If the above list by market cap isn’t enough to convince you that something important is going on, how about this revenue growth comparison between Amazon and Walmart? Or the fact that JP Morgan is predicting that Amazon will eclipse Walmart to become the largest retailer in the world next year.

* figures in billions, source: macrotends.net company revenue comparison tool

All up and down the Fortune 500, hordes of computer nerd run companies are rapidly eclipsing traditional companies at an accelerating pace. It isn’t just in software companies either, the rule of thumb seems to be that if high quality execution on business automation to delight customers really matters, the legacy company competition is toast! So not only is traditional company shareholder value being eroded by bad management of software R&D, but good management of software R&D is causing exponential growth.
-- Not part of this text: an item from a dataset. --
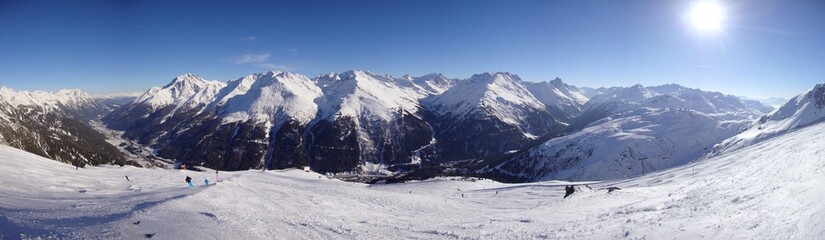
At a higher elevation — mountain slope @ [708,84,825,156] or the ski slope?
mountain slope @ [708,84,825,156]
This exponential growth causes even more erosion of shareholder value as the smart money exits these traditional companies that just can’t seem to figure out how to cash in on the digital revolution.

So what can influential shareholders at traditional companies do? I believe that shopping for a new CEO that has a technical innovation background is in order. Your ideal candidate will have spent 4 to 8 years professionally writing software, and then moved into management for another 4 to 8 years. She should have a reputation for rubbing traditional MBA trained managers the wrong way. Not because she has Steve Jobs’ personality problems, but because she is disgusted at how badly traditionally trained managers are mismanaging software R&D.

In the end, well done management of software R&D that reliably automates the business to provide best in class service for customers will save your favorite traditional company from the dustbin of history and, more importantly, just might save your nest egg from being shorted out of existence.